* [EXERCISE DETAILS] Each line that contains the word "site" is to be copied from the records below.

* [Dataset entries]
◇ ◇ ◇ ◇ ◇ ◇ ◇

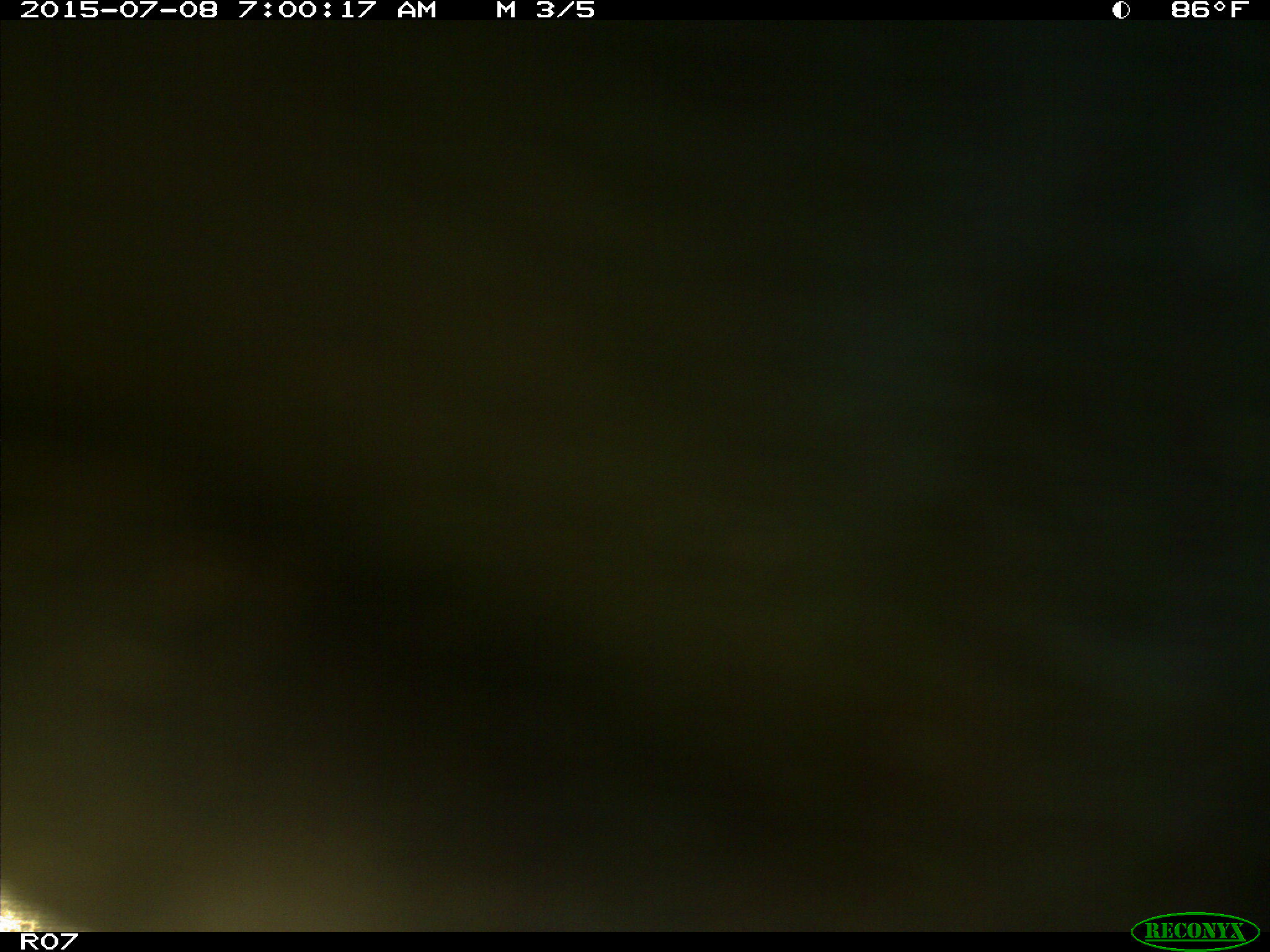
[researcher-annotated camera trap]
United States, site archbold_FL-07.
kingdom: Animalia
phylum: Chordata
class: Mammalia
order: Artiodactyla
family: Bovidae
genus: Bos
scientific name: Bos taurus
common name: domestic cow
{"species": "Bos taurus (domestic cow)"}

◇ ◇ ◇ ◇ ◇ ◇ ◇

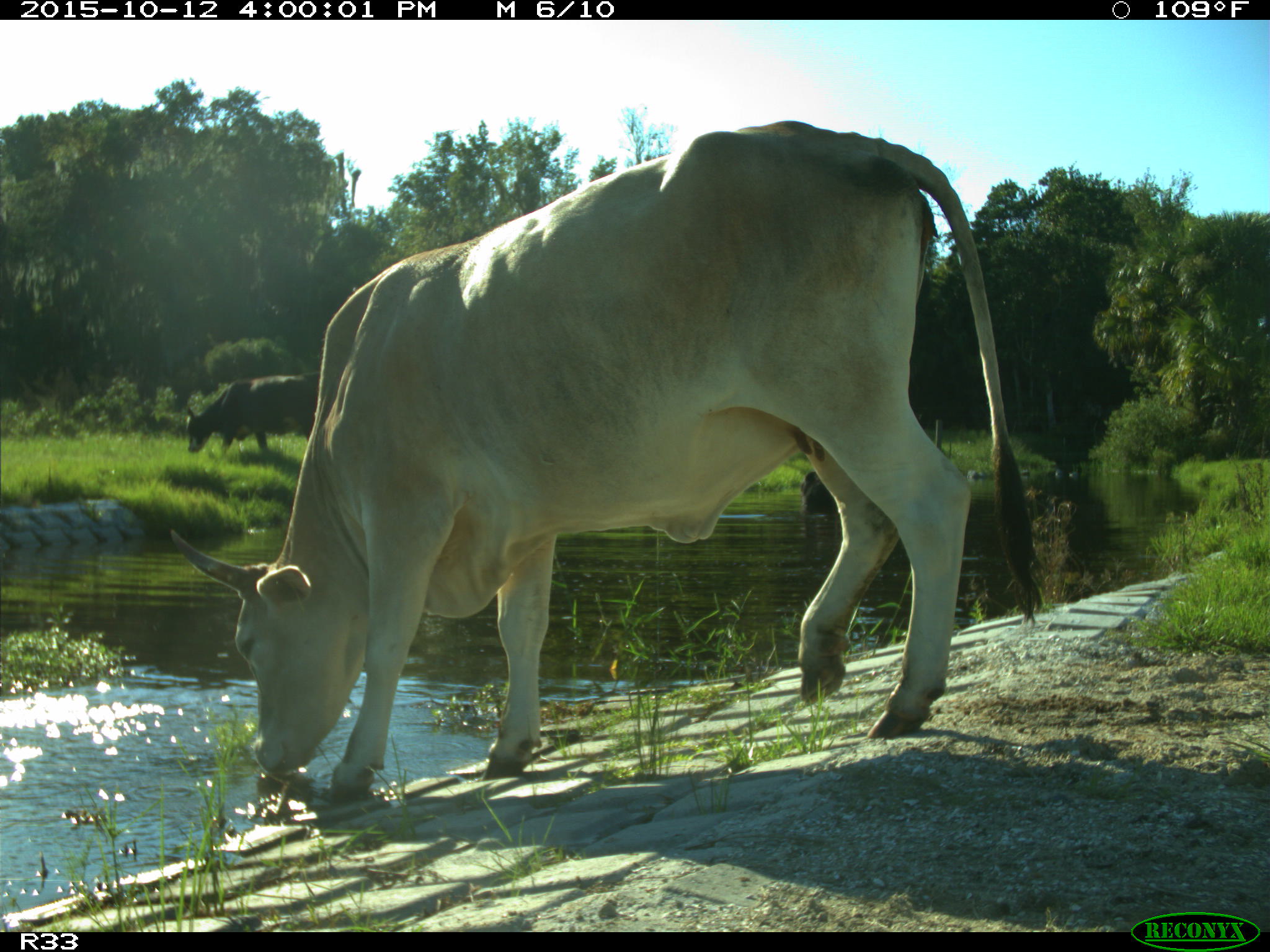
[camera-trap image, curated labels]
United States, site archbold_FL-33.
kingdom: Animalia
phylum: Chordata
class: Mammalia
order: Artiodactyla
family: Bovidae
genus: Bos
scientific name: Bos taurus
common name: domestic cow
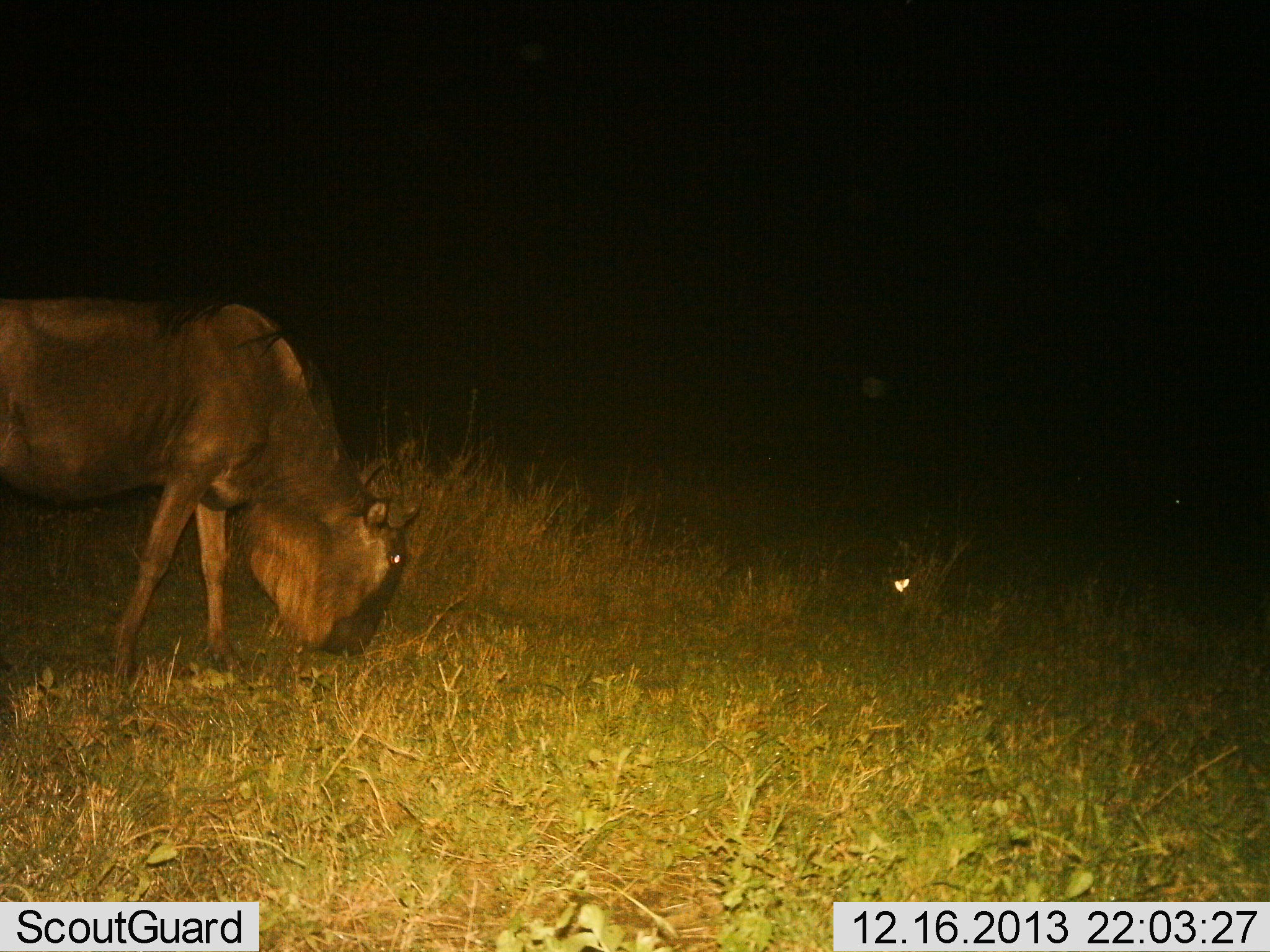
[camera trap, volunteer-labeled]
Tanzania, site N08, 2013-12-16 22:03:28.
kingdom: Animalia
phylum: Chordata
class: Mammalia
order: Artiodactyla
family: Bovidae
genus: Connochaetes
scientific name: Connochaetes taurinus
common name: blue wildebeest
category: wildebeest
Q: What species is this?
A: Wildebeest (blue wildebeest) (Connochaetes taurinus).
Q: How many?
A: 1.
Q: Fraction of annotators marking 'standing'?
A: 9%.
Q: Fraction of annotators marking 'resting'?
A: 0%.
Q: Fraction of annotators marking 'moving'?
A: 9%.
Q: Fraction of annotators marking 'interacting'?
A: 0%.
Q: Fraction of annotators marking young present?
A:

◇ ◇ ◇ ◇ ◇ ◇ ◇

* [YOUR SOLUTION]
United States, site archbold_FL-07.
United States, site archbold_FL-33.
Tanzania, site N08, 2013-12-16 22:03:28.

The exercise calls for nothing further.